THE INPUT:
BEGIN
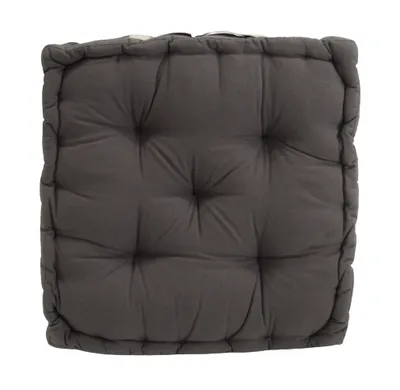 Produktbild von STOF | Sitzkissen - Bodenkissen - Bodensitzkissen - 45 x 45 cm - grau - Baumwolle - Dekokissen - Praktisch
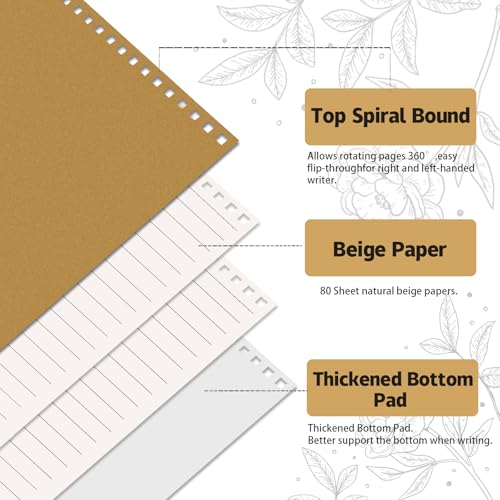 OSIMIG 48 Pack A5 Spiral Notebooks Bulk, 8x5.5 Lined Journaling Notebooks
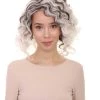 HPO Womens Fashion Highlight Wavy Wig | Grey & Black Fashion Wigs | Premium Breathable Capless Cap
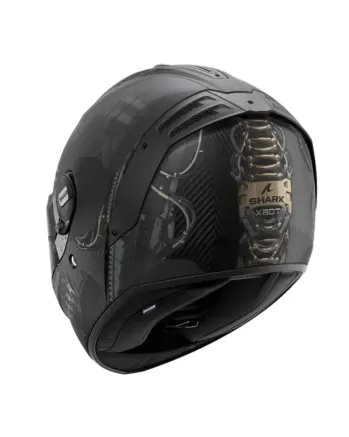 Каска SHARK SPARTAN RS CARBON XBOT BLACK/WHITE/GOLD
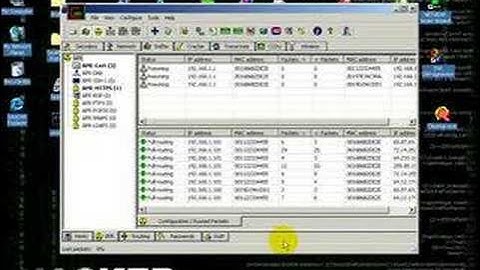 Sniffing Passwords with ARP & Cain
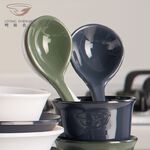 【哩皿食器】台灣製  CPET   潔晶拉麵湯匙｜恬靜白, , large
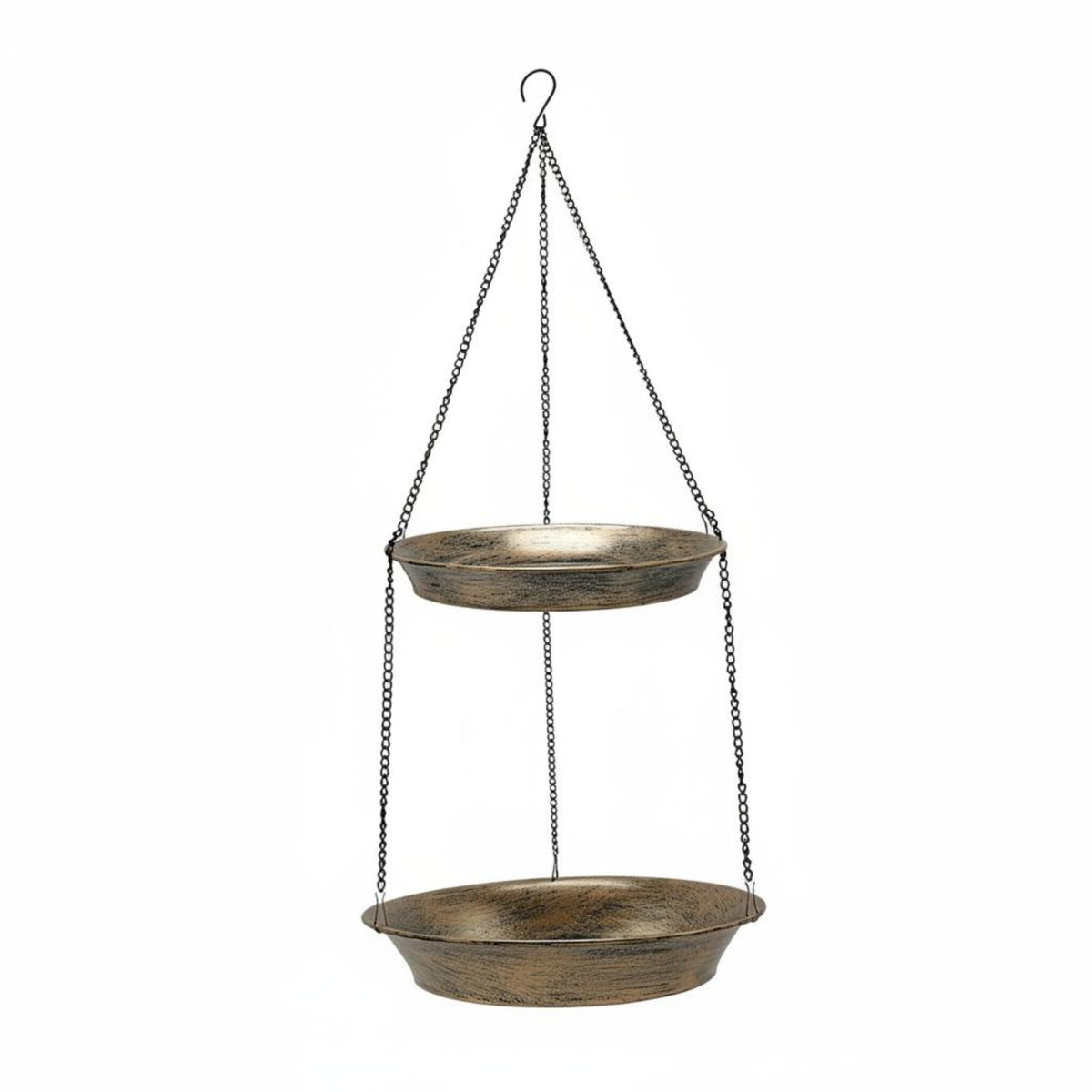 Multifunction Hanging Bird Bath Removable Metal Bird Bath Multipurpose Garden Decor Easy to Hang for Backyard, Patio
END
PROBLEM REQUIREMENTS: Output the lines above word for word, starting at the first line and ending with the line that contains "潔晶拉麵湯匙｜恬靜白, , large", and leave out the pictures.

RESULT OF THIS EXERCISE:
 Produktbild von STOF | Sitzkissen - Bodenkissen - Bodensitzkissen - 45 x 45 cm - grau - Baumwolle - Dekokissen - Praktisch
 OSIMIG 48 Pack A5 Spiral Notebooks Bulk, 8x5.5 Lined Journaling Notebooks
 HPO Womens Fashion Highlight Wavy Wig | Grey & Black Fashion Wigs | Premium Breathable Capless Cap
 Каска SHARK SPARTAN RS CARBON XBOT BLACK/WHITE/GOLD
 Sniffing Passwords with ARP & Cain
 【哩皿食器】台灣製  CPET   潔晶拉麵湯匙｜恬靜白, , large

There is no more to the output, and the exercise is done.